The old accidental, “oops, was that your 9-year-old vagina I was touching beneath your shorts,” kind of accident? Or was it the, “I’m drunk, so I didn’t mean to end up with my hands in your 9-year-old crotch” kind of accident? In either event, the judge wasn’t buying.
“I don’t believe this was incidental contact,” Burns said. “I don’t believe it was an accident.”
Fair enough. So then, how did he arrive at the conclusion that the evidence failed to prove that Barnes’ hand ended up under this child’s shorts for a purpose other than sexual arousal? What were the other options that made the judge conclude that Barnes’ hand went there for some benign reason?

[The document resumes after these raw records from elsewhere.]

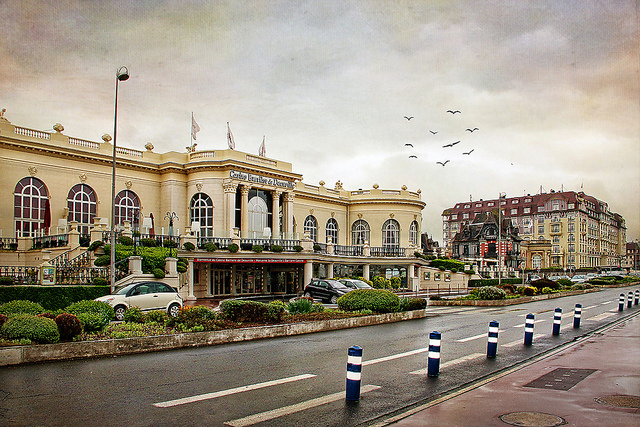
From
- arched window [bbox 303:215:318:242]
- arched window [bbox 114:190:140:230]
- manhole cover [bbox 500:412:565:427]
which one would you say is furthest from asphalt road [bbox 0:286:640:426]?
arched window [bbox 303:215:318:242]

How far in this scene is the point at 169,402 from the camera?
8.47 meters

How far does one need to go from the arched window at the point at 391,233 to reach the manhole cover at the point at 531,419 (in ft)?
166

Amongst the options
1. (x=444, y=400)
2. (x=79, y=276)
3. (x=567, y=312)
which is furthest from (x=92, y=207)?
(x=444, y=400)

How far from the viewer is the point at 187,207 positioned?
4169 centimetres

In the scheme of things that cops will tolerate from other cops, molesting a child tends not to be one of them. There are lines that are not crossed. Stealing from drug dealers? They deserve it. Killing unarmed innocent black kids? It happened. But molesting a child? No. That crosses the line, even between cops.
And yet, Barnes will not be saddled with a felony conviction for what he did. He will spend a mere 60 days in jail. And he’ll undergo counseling, which makes no sense at all if there is any legitimacy to the verdict.
The mother’s outrage is completely understandable, if shockingly naïve. But then, she still hasn’t come to grips with the broader reality that pretty much everyone else in Chicago clearly sees:
“I have that desire to help people,” the woman said of her own decision to become a police officer. “It’s bad when one or two bad officers make us look horrible.”
It’s way past the “one or two bad officers” making cops look horrible. Unless, of course, those dead bodies of unarmed black kids don’t make cops look too bad in her mind. As for her daughter, she gets it:
But her daughter no longer aspires to be a Chicago cop when she grows up and doesn’t want any officers coming to their home, her mother said outside court.
No one will fault a mother for focusing on the harm done her daughter. No one will blame a child for suffering the consequences of molestation. But that mom still fails to see that the problem goes far, far deeper than what happened to her child, then there is little chance of changing anything with the Chicago police, or how Chicago judges deal with them.